▶ _Exercise A_: In the Bette Davis collection description, what is the name of the character Davis plays in Dark Victory?
▶ _Exercise B_: List every category in which, according to the Bette Davis collection description, Dark Victory received an Academy Award nomination.
▶ _Exercise C_: Repeat the portion of the Bette Davis collection description starting with "Bette Davis Collection" and going on through "than in Jezebel.".

▶ _Selected passage_:
Bette Davis Collection (US Import BLU-RAY)
US Import
Jezebel:
While movie fans were abuzz over who might play Scarlett O'Hara in the upcoming Gone with the Wind, Bette Davis got another Southern-belle role – and gave a fiery performance that won the 1938 Best Actress Academy Award®. Davis plays Julie, a New Orleans beauty whose constant attempts to goad fiancé Pres Dillard (Henry Fonda) to jealousy backfire. Angry and disgraced, Pres breaks their engagement and leaves town. Julie endures a year of remorse until Pres comes home – married. Then her vengeance explodes.
Jezebel is also noted for its sumptuous sets and costumes, Fay Bainter's Oscar®-winning* performance and William Wyler's vivid direction, highlighted by a horrifying re-creation of a yellow fever epidemic. But the film's greatest strength is Davis, whose titanic talent has never been better displayed than in Jezebel.
Dark Victory:
A young socialite is diagnosed with an inoperable brain tumor and must decide whether she'll meet her final days with dignity. Bette Davis' bravura, moving but never morbid performance as Judith Traherne, a dying heiress determined to find happiness in her few remaining months, turns the film into a three-hankie classic. But that success would never have happened if Davis hadn't pestered studio brass to buy Dark Victory's story rights. Jack Warner finally did so skeptically. "Who wants to see a dame go blind?" he asked. Almost everyone was the answer: Dark Victory was Davis' biggest box-office hit yet and garnered three Academy Award nominations for 1939's Best Picture, Best Actress (Davis) and Best Music, Original Score (Max Steiner).

▶ _Source data_:
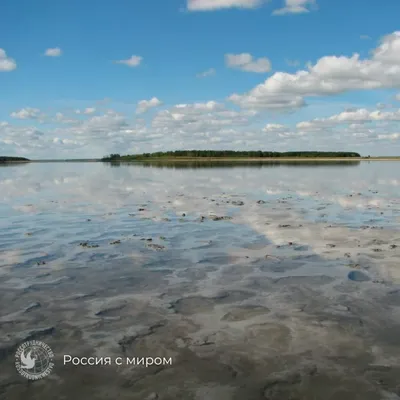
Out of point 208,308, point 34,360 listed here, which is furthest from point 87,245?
point 34,360

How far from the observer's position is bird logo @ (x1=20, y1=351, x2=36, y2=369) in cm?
716

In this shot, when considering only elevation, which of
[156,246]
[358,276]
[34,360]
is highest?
[156,246]

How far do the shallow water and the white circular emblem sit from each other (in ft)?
0.48

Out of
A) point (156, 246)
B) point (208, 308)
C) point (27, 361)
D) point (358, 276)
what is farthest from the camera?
point (156, 246)

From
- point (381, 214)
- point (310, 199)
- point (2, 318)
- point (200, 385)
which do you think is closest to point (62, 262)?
point (2, 318)

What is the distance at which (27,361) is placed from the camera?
7.29m

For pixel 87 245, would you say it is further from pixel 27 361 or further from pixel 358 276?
pixel 358 276

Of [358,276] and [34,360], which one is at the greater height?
[358,276]

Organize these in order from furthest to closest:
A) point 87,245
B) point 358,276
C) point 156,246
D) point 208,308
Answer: point 87,245 < point 156,246 < point 358,276 < point 208,308

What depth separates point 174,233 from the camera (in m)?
19.1

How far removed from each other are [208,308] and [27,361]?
13.4ft

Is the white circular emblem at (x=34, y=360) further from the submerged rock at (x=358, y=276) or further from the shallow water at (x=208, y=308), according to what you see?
the submerged rock at (x=358, y=276)

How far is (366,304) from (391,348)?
7.53ft

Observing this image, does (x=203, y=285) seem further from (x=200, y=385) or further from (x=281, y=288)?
(x=200, y=385)
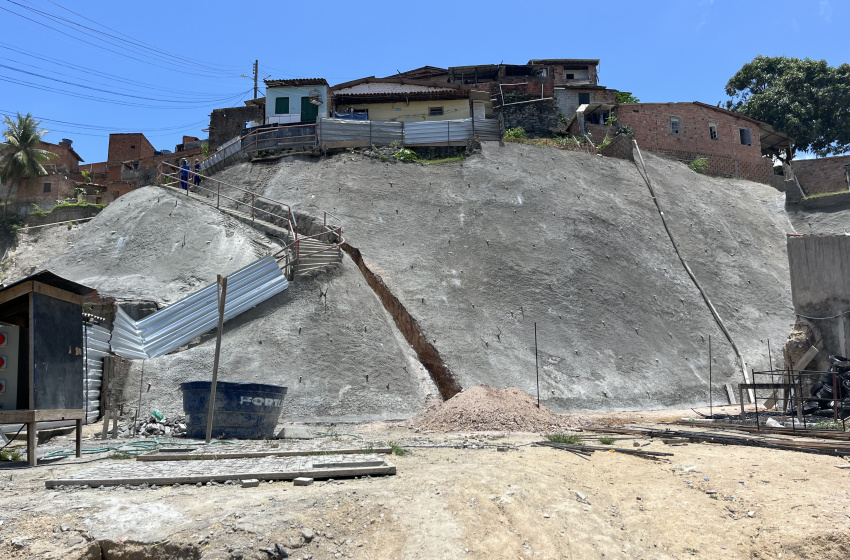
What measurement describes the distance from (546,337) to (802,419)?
26.4 feet

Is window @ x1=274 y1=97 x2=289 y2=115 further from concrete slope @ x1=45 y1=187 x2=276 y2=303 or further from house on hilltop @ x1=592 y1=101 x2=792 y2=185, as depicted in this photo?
house on hilltop @ x1=592 y1=101 x2=792 y2=185

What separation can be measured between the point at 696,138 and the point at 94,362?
111 ft

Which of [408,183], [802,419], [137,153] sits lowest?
[802,419]

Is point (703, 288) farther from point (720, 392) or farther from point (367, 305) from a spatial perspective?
point (367, 305)

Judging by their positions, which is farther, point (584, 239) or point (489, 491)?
point (584, 239)

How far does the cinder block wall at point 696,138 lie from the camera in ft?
126

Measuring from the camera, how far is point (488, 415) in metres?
15.5

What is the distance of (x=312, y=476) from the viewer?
765 centimetres

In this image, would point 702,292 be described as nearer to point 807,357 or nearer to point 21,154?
point 807,357

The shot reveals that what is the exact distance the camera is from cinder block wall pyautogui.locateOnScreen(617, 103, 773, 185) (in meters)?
38.3

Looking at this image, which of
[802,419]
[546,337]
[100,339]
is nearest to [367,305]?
[546,337]

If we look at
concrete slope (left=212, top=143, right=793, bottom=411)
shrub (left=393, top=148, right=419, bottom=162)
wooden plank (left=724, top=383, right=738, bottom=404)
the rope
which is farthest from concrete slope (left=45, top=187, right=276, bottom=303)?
the rope

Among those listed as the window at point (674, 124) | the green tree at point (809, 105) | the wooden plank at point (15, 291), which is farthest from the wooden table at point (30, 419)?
the green tree at point (809, 105)

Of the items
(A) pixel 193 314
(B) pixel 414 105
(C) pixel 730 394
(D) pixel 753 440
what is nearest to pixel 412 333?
(A) pixel 193 314
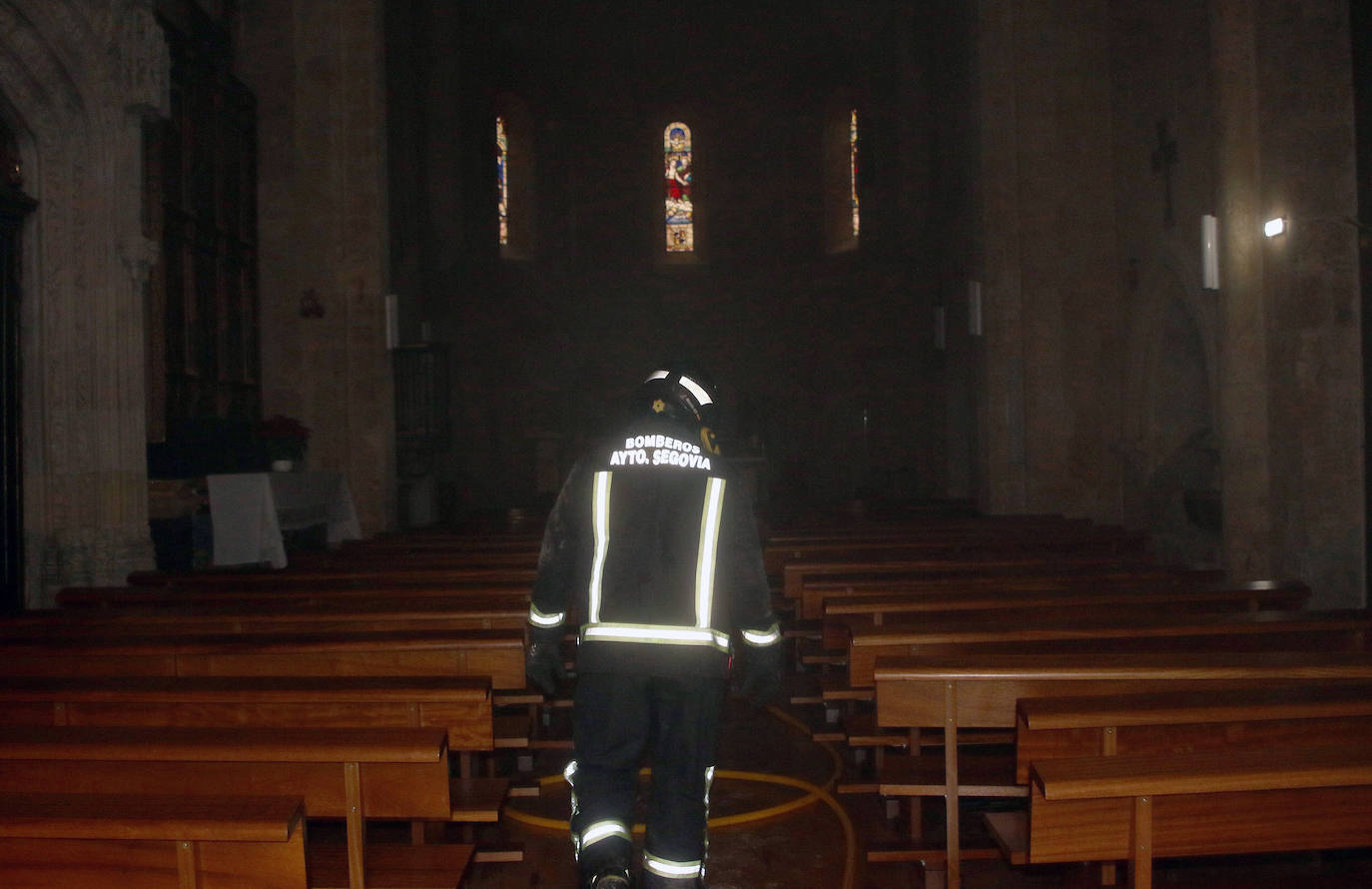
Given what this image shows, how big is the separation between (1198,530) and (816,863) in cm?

▶ _Task solution A_: Judith Traherne

▶ _Task solution B_: Best Picture, Best Actress, and Best Music, Original Score

▶ _Task solution C_:
Bette Davis Collection (US Import BLU-RAY)
US Import
Jezebel:
While movie fans were abuzz over who might play Scarlett O'Hara in the upcoming Gone with the Wind, Bette Davis got another Southern-belle role – and gave a fiery performance that won the 1938 Best Actress Academy Award®. Davis plays Julie, a New Orleans beauty whose constant attempts to goad fiancé Pres Dillard (Henry Fonda) to jealousy backfire. Angry and disgraced, Pres breaks their engagement and leaves town. Julie endures a year of remorse until Pres comes home – married. Then her vengeance explodes.
Jezebel is also noted for its sumptuous sets and costumes, Fay Bainter's Oscar®-winning* performance and William Wyler's vivid direction, highlighted by a horrifying re-creation of a yellow fever epidemic. But the film's greatest strength is Davis, whose titanic talent has never been better displayed than in Jezebel.